I wrote a program to test disks/RAIDs and Matthew's been running it, finding out that, indeed, disks and RAIDs lie.
The test works like this:
-- Matthew goes to storage vendor with his laptop and crossover-connects his laptop and the server to be tested.
-- Matthew runs the server half of my disk tester on his laptop.
-- Matthew then runs the spewer client on a raw(8)-ified disk partition. the client picks random 16kB-aligned offsets on the partition and picks a random 32-bit number which it writes in hex (%08x) over a 16kB range. it reports to the spewserver both BEFORE and AFTER the disk write.
-- the server notes what the client said it was about to do and what it reported doing.

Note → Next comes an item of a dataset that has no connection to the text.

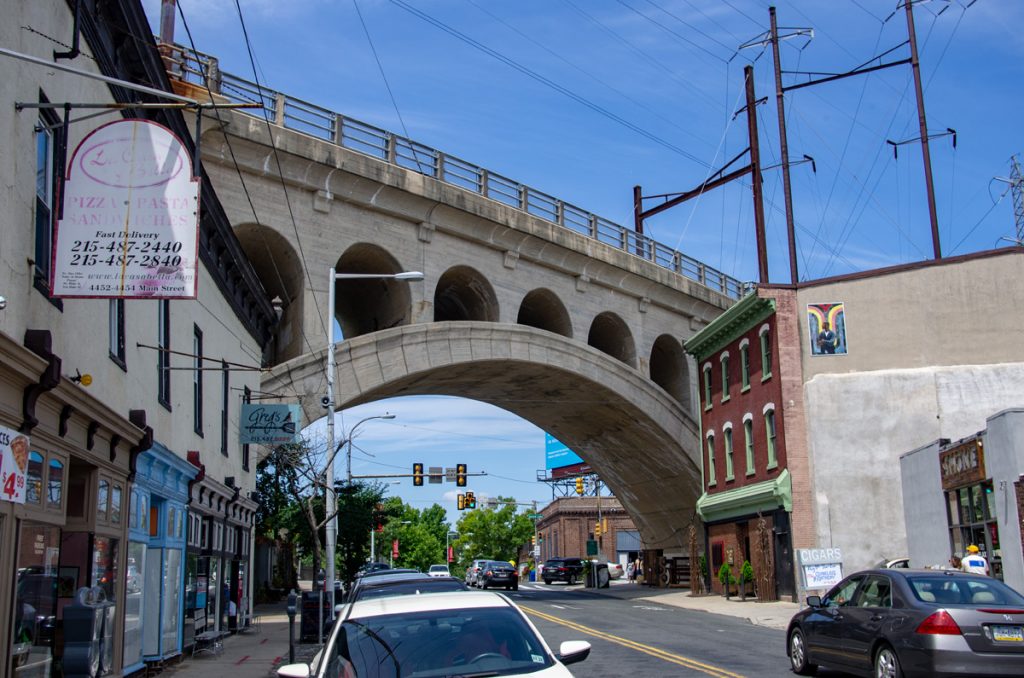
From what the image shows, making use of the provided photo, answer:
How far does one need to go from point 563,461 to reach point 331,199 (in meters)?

-- let it run for awhile....
-- Pull the power...
-- server notices client hasn't sent anything in 3 seconds, quits, writing out a map of what 32-bit number pattern should be at each sector.
-- power on server
-- copy map file laptop (spewserver) to the server, run spewclient in verify mode. it dumps a histogram of errors per seconds-before-powerloss:
Histogram of seconds before end:
3 31
4 7
5 1
65 1
Well, the 3 seconds is really because the "end" is considered time AFTER the 3 second timeout, so that's kinda a bug. That should read 0,1,2 seconds before, not 3,4,5. But see how there are 31 regions that are bogus at t=0, 7 at t=-1, and 1 at t=-2?
That means something was lying, and we don't buy that hardware until we get it configured so it doesn't lie.